QUOTED TEXT =
Sponsoring a Child in Costa Rica
SOS relies on the kindness and generosity of Canadians to be able to provide a home for the most vulnerable children of Costa Rica.
By becoming a child sponsor you are making a commitment to helping an individual child in need. Your gift will help provide a child with food, clothing, education and a loving SOS mother.
Please help us ensure a loving home for every Costa Rican child. Sponsor a child in Costa Rica now.
A peaceful political situation:
The Republic of Costa Rica is situated in Central America. It shares borders with Nicaragua in the north and Panama in the south. Costa Rica is listed among the top twenty countries with the greatest biodiversity in the world.
In 1949, then-president José Figueres Ferrer abolished the country's army. In fact, he was the first president in the world to do so. Since then, Costa Rica has maintained only a small number of law enforcement guards for internal security reasons.
At present, the total population of Costa Rica is 4,300,000, with roughly one quarter living in the capital city of San José. Costa Rica is home to the Inter-American Court of Human Rights and the United Nations University of Peace, both based in San José. Tourism - particularly from Europe, Canada and the United States - now accounts for a vast part of Costa Rica's Gross Domestic Product.
A country characterised by a huge disparity of income:
Despite the fact that Costa Rica has one of the highest standards of living in the Americas, profound poverty still affects many people at the bottom of the socio-economic ladder. About 10 per cent of Costa Ricans still find themselves struggling to make ends meet, living on less than USD 1.25 a day. Poverty in Costa Rica is especially observable in rural areas and in certain parts of the country's capital San José.
The wealthiest 20 per cent of the population still control more than half of the total national income, a figure that has been on the rise lately. Costa Rica is currently ranked 69th in the Human Development Index (HDI) that compares life expectancy, education and per-capita GNI of 177 countries worldwide.
Children in need of protection:
Costa Rica is, demographically speaking, a fairly young country: 26 per cent of its population is below the age of 14. The Convention on the Rights of the Child was ratified by Costa Rica in 1991.
Although Costa Rica is economically far more developed than many other Latin American countries, the general living conditions of thousands of Costa Rican children remain precarious. 280,000 children of school age are not in school and roughly 9 per cent of boys aged 5-14 are economically active, mostly because their families depend on the money they generate. They mainly work in agriculture or as merchandise vendors in the streets of major cities.
According to the United Nations Children Fund, 36,000 children in Costa Rica are orphans. Due to dysfunctional or non-existent family structures, many of them are at risk of ending up on one of the crime-ridden streets and barrios, where child prostitution, drug abuse and gang violence quickly become part of their everyday lives.
Another severe problem in Costa Rica is HIV: although no data is available with regards to the HIV prevalence among young children, the overall HIV prevalence in Costa Rica is one of the highest in Central America. According to a study carried out by UNAIDS, knowledge of Costa Rican adolescents regarding HIV and prevention methods is limited.

EXERCISE DETAILS =
Transcribe the passage of the Costa Rica sponsorship text that begins with the words "Another severe problem" and ends with "methods is limited.".

DATASET ENTRIES =
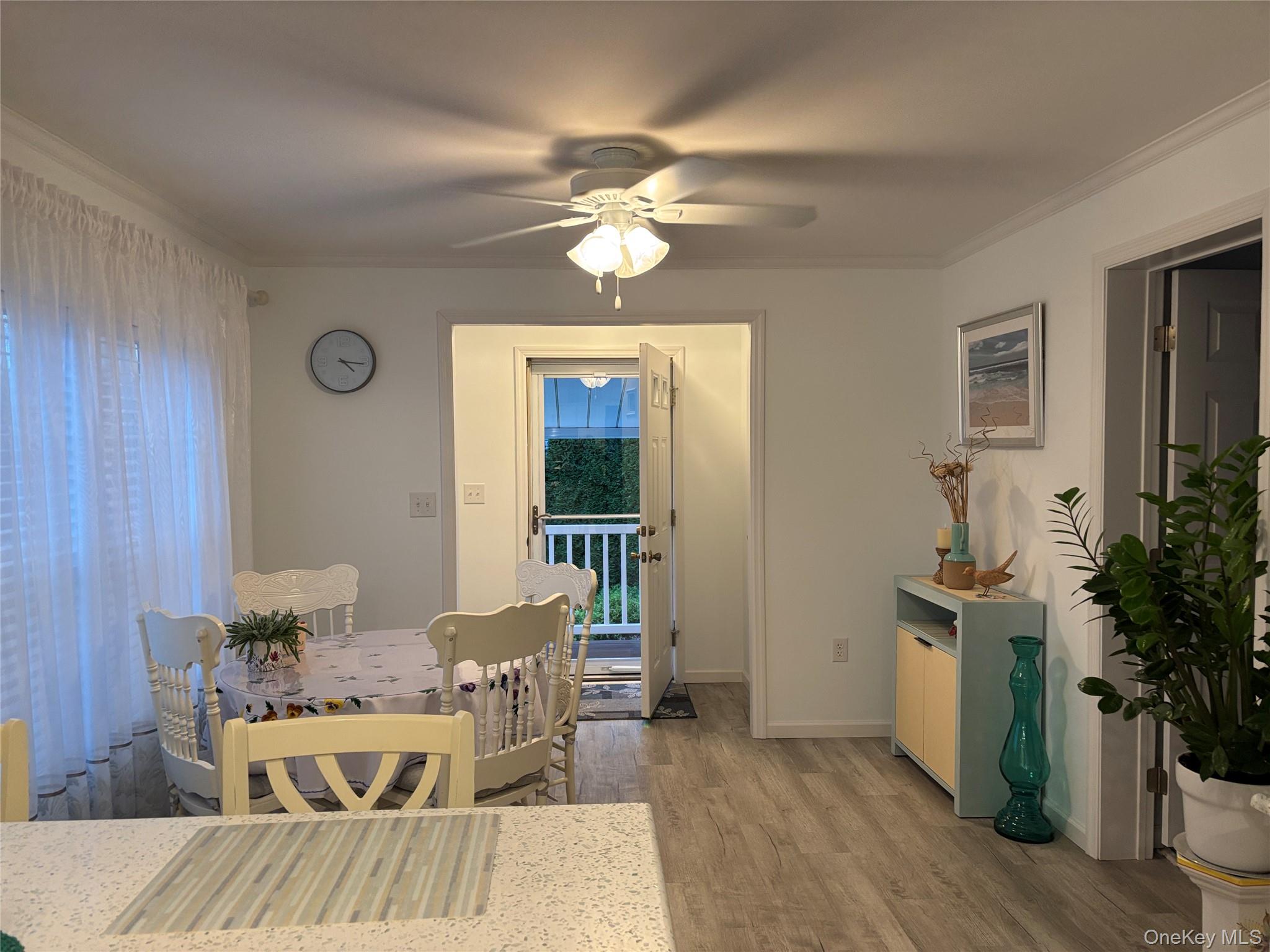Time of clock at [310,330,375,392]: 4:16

* * *

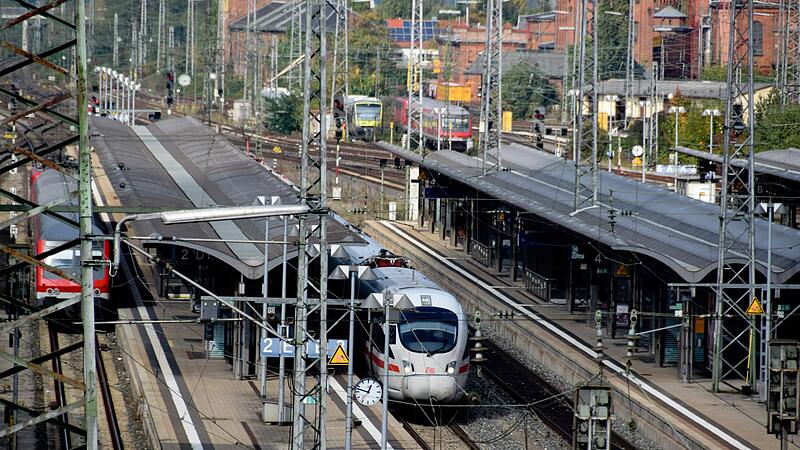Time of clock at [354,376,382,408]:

WORKED ANSWER =
Another severe problem in Costa Rica is HIV: although no data is available with regards to the HIV prevalence among young children, the overall HIV prevalence in Costa Rica is one of the highest in Central America. According to a study carried out by UNAIDS, knowledge of Costa Rican adolescents regarding HIV and prevention methods is limited.